Let’s understand: What is impeachment? Impeachment is a trial, usually of a public officer, for a high crime or other offense. In England, the House of Commons is the prosecutor, and the issue is tried and determined before the House of Lords. Impeachment in England dates back to very early times and has continued, with some interruptions in the 15th, 16th, and 17th centuries, to the present. Now, it is not as important as it once was.
The charges against the defendant are in the form of articles, and he may employ counsel to represent him and call witnesses in his defense. Voting on the defendant’s guilt is taken separately. If he is found guilty, the Commons may or may not move for judgment as they see fit, frequently refusing to do so, which amounts virtually to a pardon. Political offenders may be impeached when the danger exists of them escaping punishment by the usual methods. Impeachment can be brought against persons of all ranks and for misdemeanors and crimes of all degrees.
The practice of impeaching has been rendered obsolete by ministerial responsibility; likewise, judges are no longer impeached, and removal power exists in the Crown. In the United States, by the constitutions of most states, impeachment proceedings are instituted in the Senate. However, in a few states, the ordinary courts of law have jurisdiction over such proceedings.
There is a considerable conflict of judicial opinion on impeachment, particularly on the offenses for which it lies. This includes whether a State officer is subject to impeachment after leaving office, etc. An offender who has been impeached may, in certain cases, later be tried and punished for the same offense. By constitutional provision, in many jurisdictions, only state officers are subject to impeachment, and this excludes county and municipal officers.

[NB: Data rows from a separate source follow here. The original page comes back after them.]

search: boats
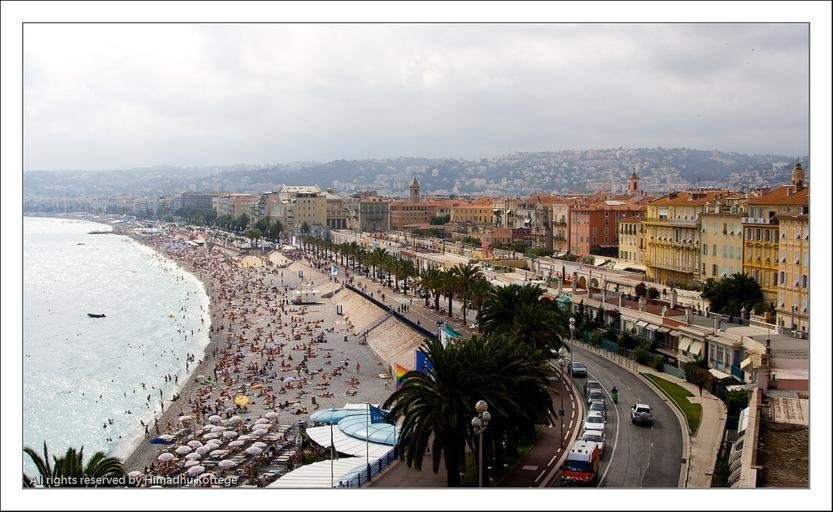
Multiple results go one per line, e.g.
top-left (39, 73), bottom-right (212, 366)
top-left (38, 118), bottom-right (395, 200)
top-left (87, 313), bottom-right (106, 318)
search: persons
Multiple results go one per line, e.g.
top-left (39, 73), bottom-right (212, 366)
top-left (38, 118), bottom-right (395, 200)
top-left (103, 232), bottom-right (445, 487)
top-left (611, 385), bottom-right (617, 394)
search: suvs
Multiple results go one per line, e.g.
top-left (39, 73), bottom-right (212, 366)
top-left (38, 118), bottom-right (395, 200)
top-left (631, 403), bottom-right (653, 426)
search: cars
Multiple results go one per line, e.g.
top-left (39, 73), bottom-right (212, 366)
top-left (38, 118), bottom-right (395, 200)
top-left (348, 260), bottom-right (369, 273)
top-left (400, 283), bottom-right (410, 290)
top-left (544, 344), bottom-right (562, 359)
top-left (376, 267), bottom-right (394, 282)
top-left (416, 289), bottom-right (431, 298)
top-left (567, 361), bottom-right (588, 378)
top-left (580, 379), bottom-right (607, 454)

Some of the offenses subject to impeachment are treason, bribery, misconduct, and maladministration in office. They are habitual drunkenness, neglect of duty, common law and statutory crimes, corrupt practices, and oppressive conduct by judges and others. Evidence rules in impeachment proceedings are the same as those in criminal trials. To justify a conviction, the accused’s guilt must be proven beyond a reasonable doubt. Under the constitutions of some states, no person may be impeached by the concurrence of less than two-thirds of the senators elected.
There is a marked difference in impeachment proceedings in the United States and England. For instance, in the United States, impeachment only results in removal from office. In contrast, in England, any legal penalty, even capital punishment, may be inflicted. In many states, by constitutional provision, impeachment cases are exempt from pardoning power.
In England, as stated above, the commons have virtually pardoning power. In England, a commoner may be arrested when impeached or compelled to give security for his appearance. A peer may be arrested for a capital offense, while in the United States, there is no arrest authority in any case.